● EXTRACT PROVIDED
--- START ---

The commotion caught the attention of a hotel valet who quickly and discreetly tipped off the madam--who, after years of coming to the hotel, was well known to the valets and doormen--that there were a bunch of cops in the alcove.

Keavy quickly dispatched her right-hand man, Dudgeon, to go to the office and get the number of an attorney.

Within a few minutes of the valet's warning, a knock came at the door of Room 1002 at half-past eleven. One of the escorts went to answer. "San Jose Police," barked one officer in a blue raid jacket, "we have a search warrant."

Raeshel Keavy
The Madam: Raeshel Keavy

AS THE POLICE FILED IN, Keavy, according to one account, reached forward to get her laptop computer, which held all the previous week's financial data. An officer quickly grabbed it away from her.

A witness recalls Keavy standing up and demanding, "Would someone tell me what is going on here?"

Keavy spotted a new escort of hers named Deanne coming in with police and assured her everything was going to be fine. Earlier in the night, Keavy had been worried sick that her new employee had encountered harm whenshe didn't answer repeated pages at the end of a trick.

Only later, when she saw "Deanne" writing a police report, did Keavy realize she had been consoling an undercover cop.

The police separated the eight to 10 people in the room and soon discovered they hadn't brought along enough handcuffs. "We had not anticipated having that many people in the room," San Jose vice cop Ken Willey would later acknowledge.

Dudgeon, meanwhile, never made it back to the office as the madam had hoped. Police stopped him a few blocks from the hotel trying to make a getaway with an escort in her 1997 Honda Prelude.

Had he made it back to the Business Class office, he would have found its door busted open by San Jose cops. Before they barged in, one of the company's "bookers"--people who answered the phones and scheduled dates for the escorts--jumped from the office's second-story window and ran off, but in her haste she left behind her driver's license.

--- END ---

● DATA SECTION
--- START ---

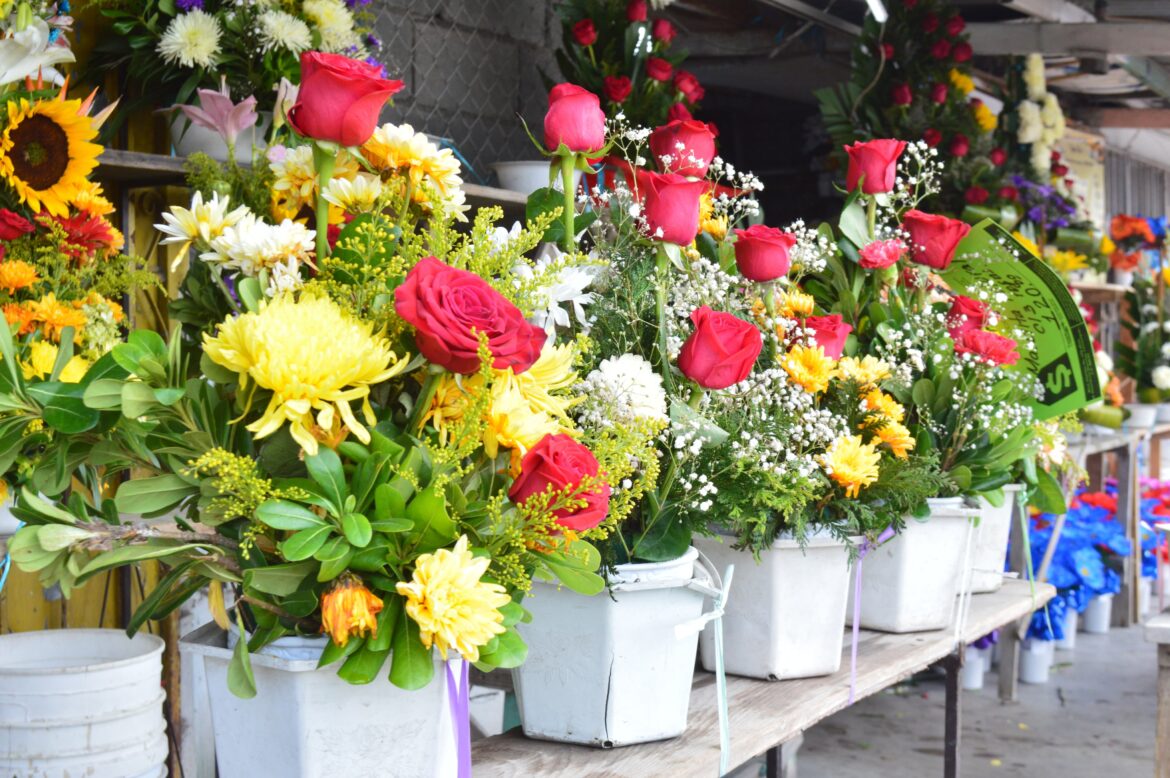 Confían floristas en festejo a las mamás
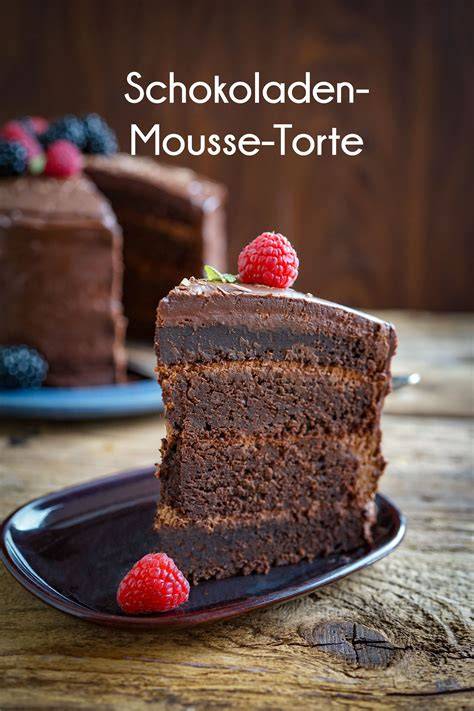 Querschnitt: Schoko-Einhorn-Torte mit Schokoganache und bunter Mähne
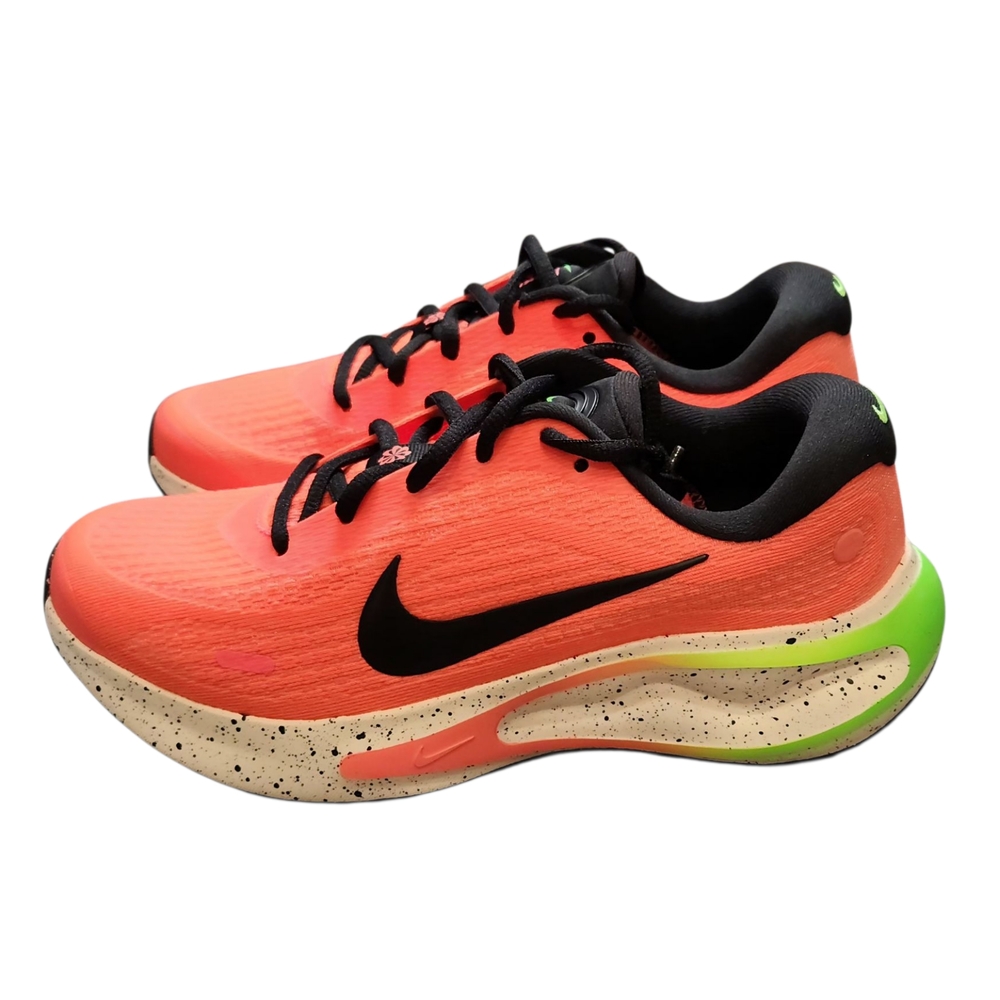 NEW Women's‎ Nike Journey Run Hot Punch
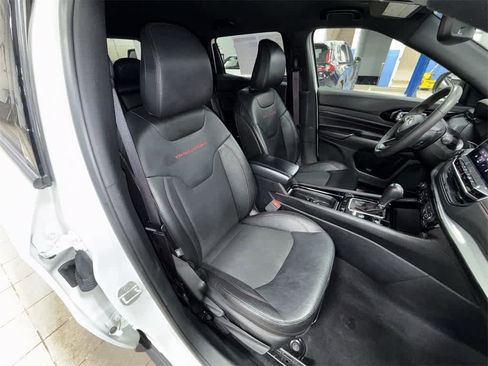 Used 2024 Jeep Compass Trailhawk image 16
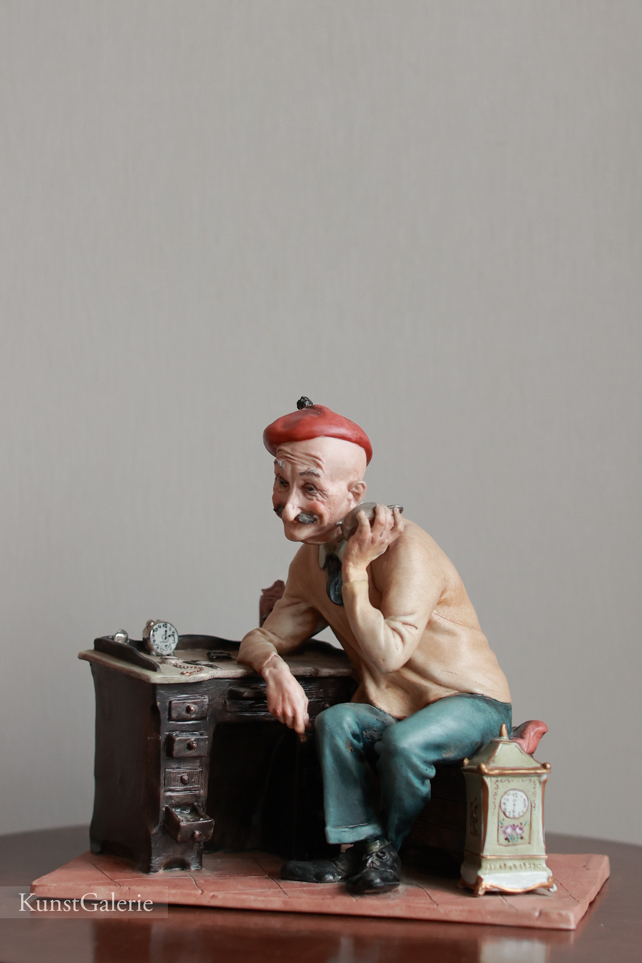 Часовщик в берете, Tyche Bruno, Capodimonte, статуэтка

--- END ---

● REQUIRED ACTION
Please list every person the raid account above refers to by name.

● ANSWER
Raeshel Keavy, Dudgeon, Deanne, Ken Willey